Goldenberg, who is an expert on reading development for English language learners, said the lack of systematic instruction is a special concern for this group. And while Units of Study includes general guidance on supports for English learners in its introductory materials, individual lessons don’t include guidance for differentiation for this group. The lack of explicit supports for ELLs, along with “inflated claims” about the program’s alignment to the research base on supporting ELL literacy development, were surprising and concerning, Goldenberg said.
In response to critiques of the program’s support for ELLs, Calkins cited TCRWP’s own analysis of state achievement data in “core” schools, which have been using the program for an average of 10 years. English learners in these schools outperformed English learners citywide by 13.5 percentage points, Calkins said.
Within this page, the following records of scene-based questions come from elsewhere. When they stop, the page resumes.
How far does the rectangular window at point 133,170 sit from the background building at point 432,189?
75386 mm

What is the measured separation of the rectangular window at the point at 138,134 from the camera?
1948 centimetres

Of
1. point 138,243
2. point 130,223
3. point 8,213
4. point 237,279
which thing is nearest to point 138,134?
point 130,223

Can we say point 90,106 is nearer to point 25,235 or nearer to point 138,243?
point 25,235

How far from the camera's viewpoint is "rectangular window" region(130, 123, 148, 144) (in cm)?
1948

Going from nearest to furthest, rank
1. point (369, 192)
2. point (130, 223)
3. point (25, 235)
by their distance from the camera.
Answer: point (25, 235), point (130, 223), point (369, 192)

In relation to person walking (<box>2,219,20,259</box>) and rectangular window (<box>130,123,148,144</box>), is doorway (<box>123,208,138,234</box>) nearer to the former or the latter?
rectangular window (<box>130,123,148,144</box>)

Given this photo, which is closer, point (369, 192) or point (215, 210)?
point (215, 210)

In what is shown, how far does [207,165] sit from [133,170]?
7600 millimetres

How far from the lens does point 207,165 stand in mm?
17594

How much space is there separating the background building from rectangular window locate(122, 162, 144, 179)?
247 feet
The program also uses the three-cueing system, a strategy that can encourage students to use pictures and sentence structure to figure out what words say. Teaching these cues “is in direct opposition to an enormous body of settled research,” the report’s authors write.
Looking beyond foundational skills, the researchers evaluated the program’s text complexity and ability to build vocabulary and background knowledge.
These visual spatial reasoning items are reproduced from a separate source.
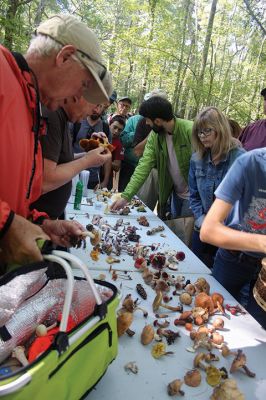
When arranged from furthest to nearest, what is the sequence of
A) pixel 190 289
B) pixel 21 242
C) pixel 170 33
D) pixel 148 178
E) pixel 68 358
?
pixel 170 33, pixel 148 178, pixel 190 289, pixel 21 242, pixel 68 358

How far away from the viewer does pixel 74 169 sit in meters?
1.80

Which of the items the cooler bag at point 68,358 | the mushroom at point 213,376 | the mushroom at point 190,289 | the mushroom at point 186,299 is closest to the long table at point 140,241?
the mushroom at point 190,289

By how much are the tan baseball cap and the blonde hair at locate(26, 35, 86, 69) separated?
0.04ft

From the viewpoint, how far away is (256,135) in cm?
386

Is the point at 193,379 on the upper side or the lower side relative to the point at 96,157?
lower

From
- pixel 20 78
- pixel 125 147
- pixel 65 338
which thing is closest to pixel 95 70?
pixel 20 78

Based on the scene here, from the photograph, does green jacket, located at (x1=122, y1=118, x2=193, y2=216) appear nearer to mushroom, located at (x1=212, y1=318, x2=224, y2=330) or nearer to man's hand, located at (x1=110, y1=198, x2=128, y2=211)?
Result: man's hand, located at (x1=110, y1=198, x2=128, y2=211)

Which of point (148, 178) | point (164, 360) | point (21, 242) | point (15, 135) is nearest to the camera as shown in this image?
point (21, 242)

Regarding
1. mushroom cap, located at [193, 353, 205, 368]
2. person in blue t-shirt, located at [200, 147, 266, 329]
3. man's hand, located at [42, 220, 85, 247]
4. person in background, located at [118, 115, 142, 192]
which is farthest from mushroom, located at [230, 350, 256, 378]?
person in background, located at [118, 115, 142, 192]

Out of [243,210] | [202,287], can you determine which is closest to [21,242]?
[202,287]

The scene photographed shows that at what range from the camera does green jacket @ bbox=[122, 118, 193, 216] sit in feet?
10.4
In grades K-2, when students are just learning to decode words, they’re relying on read-alouds for most of their exposure to complex, knowledge-building texts, writes Lily Wong Fillmore, a professor emerita at the University of California, Berkeley and one of the report’s authors. These read-alouds should be well above grade level, she says, to maximize students’ learning opportunities. But she found that for the most part, the read-alouds suggested in Units of Study are only at or slightly above grade level.
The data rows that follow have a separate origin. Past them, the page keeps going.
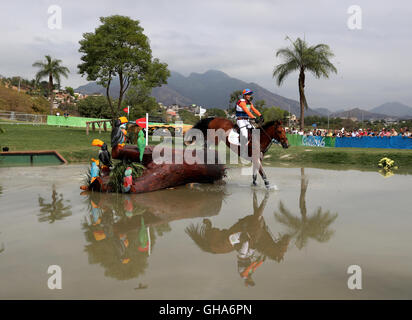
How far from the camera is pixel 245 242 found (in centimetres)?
499

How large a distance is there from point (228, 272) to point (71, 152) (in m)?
15.4

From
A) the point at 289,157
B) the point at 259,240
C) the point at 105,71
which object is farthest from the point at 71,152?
the point at 105,71

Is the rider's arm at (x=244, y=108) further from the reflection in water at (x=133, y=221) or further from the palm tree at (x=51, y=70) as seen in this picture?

In general throughout K-5, students are encouraged to stick to independent reading books that are at their grade level. There’s no research to support this practice, said Timothy Shanahan, a professor emeritus at the University of Illinois Chicago, and an author on the report. And it limits students’ exposure to challenges like complex sentences and advanced vocabulary.
It’s also hard to know how well students’ independent reading books meet standards of text complexity, Shanahan said. That’s because teachers are instructed to draw on their own classroom libraries, and students pick the books they want to read.
“The chance that a youngster or a teacher would create a series of texts that would be an adequate challenge or support—it could happen, but it’s rather a chancey proposition,” Shanahan said.
Students who have already developed foundational reading skills and have a lot of prior exposure to books might be successful in Units of Study, said Shanahan. But the students who need more support are likely to struggle.
“Kids are going to have to figure out a lot of things for themselves,” he said.